---------- Data

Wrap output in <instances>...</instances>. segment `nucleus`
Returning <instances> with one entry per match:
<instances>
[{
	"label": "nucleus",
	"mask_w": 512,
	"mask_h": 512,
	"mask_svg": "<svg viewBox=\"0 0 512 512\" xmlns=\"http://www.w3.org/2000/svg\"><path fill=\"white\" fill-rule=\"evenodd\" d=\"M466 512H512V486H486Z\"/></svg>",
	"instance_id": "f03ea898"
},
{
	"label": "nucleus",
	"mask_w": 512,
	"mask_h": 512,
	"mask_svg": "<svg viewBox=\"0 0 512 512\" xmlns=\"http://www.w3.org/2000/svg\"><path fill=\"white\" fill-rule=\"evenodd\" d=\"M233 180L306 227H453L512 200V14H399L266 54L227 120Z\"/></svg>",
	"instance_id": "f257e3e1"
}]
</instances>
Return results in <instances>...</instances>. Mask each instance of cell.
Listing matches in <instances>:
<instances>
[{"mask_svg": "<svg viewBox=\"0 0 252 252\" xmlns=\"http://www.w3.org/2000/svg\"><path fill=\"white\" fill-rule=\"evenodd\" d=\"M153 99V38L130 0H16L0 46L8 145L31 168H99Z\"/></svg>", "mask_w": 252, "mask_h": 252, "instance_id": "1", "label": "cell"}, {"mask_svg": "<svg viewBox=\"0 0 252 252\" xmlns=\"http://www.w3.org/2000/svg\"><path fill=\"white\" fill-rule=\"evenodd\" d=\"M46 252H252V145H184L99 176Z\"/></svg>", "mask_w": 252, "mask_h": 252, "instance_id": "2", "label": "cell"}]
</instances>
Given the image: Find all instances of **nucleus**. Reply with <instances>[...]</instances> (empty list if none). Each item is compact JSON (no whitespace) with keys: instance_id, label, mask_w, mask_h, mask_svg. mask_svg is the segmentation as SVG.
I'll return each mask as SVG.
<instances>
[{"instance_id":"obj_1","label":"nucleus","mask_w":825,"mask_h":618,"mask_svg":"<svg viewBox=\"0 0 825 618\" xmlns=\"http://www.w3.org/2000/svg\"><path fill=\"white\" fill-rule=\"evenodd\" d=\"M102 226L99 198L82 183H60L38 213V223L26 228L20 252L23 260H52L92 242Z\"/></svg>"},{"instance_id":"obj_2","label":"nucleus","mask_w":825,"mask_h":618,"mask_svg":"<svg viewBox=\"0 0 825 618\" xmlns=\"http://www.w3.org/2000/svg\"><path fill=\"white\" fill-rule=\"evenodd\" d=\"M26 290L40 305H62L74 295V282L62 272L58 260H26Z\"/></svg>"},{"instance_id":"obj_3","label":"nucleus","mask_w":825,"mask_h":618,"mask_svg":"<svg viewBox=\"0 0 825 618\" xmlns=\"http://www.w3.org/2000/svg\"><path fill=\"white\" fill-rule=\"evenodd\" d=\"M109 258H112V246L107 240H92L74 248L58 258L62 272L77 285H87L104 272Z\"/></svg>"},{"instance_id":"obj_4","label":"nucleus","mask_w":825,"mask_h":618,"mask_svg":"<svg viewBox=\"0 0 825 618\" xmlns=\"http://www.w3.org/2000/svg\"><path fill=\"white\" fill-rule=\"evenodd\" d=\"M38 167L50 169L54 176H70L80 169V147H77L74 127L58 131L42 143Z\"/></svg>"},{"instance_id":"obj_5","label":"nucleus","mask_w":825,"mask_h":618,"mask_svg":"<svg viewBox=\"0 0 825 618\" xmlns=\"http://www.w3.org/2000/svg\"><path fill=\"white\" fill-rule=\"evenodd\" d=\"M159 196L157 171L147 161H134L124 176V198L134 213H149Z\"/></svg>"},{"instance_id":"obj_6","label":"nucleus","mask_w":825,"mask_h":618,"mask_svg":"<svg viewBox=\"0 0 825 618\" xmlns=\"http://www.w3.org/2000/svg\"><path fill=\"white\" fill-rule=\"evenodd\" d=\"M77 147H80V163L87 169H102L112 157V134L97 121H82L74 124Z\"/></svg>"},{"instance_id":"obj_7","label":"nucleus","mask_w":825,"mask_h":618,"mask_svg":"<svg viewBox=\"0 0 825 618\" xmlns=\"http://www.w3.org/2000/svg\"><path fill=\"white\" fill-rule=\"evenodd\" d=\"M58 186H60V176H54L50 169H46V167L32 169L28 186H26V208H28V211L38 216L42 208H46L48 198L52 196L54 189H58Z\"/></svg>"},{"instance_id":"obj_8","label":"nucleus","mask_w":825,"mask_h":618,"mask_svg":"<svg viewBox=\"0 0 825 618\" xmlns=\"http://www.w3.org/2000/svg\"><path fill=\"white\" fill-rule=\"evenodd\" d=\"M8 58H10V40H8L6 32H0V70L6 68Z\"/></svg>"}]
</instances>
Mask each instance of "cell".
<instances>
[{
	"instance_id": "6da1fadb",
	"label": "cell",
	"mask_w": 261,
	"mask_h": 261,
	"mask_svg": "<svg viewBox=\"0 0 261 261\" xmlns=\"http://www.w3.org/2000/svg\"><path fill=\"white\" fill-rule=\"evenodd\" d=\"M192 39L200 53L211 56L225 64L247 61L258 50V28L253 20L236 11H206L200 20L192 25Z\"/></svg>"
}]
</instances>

--------------------

* Required task: Show every line from the items above that contains the string "cell", treating uppercase and lowercase as different.

* The solution:
Return results in <instances>...</instances>. Mask each instance of cell.
[{"mask_svg": "<svg viewBox=\"0 0 252 252\" xmlns=\"http://www.w3.org/2000/svg\"><path fill=\"white\" fill-rule=\"evenodd\" d=\"M153 99V38L130 0H16L0 46L8 145L31 168H99Z\"/></svg>", "mask_w": 252, "mask_h": 252, "instance_id": "1", "label": "cell"}, {"mask_svg": "<svg viewBox=\"0 0 252 252\" xmlns=\"http://www.w3.org/2000/svg\"><path fill=\"white\" fill-rule=\"evenodd\" d=\"M46 252H252V145H184L99 176Z\"/></svg>", "mask_w": 252, "mask_h": 252, "instance_id": "2", "label": "cell"}]
Mask each instance of "cell".
	"label": "cell",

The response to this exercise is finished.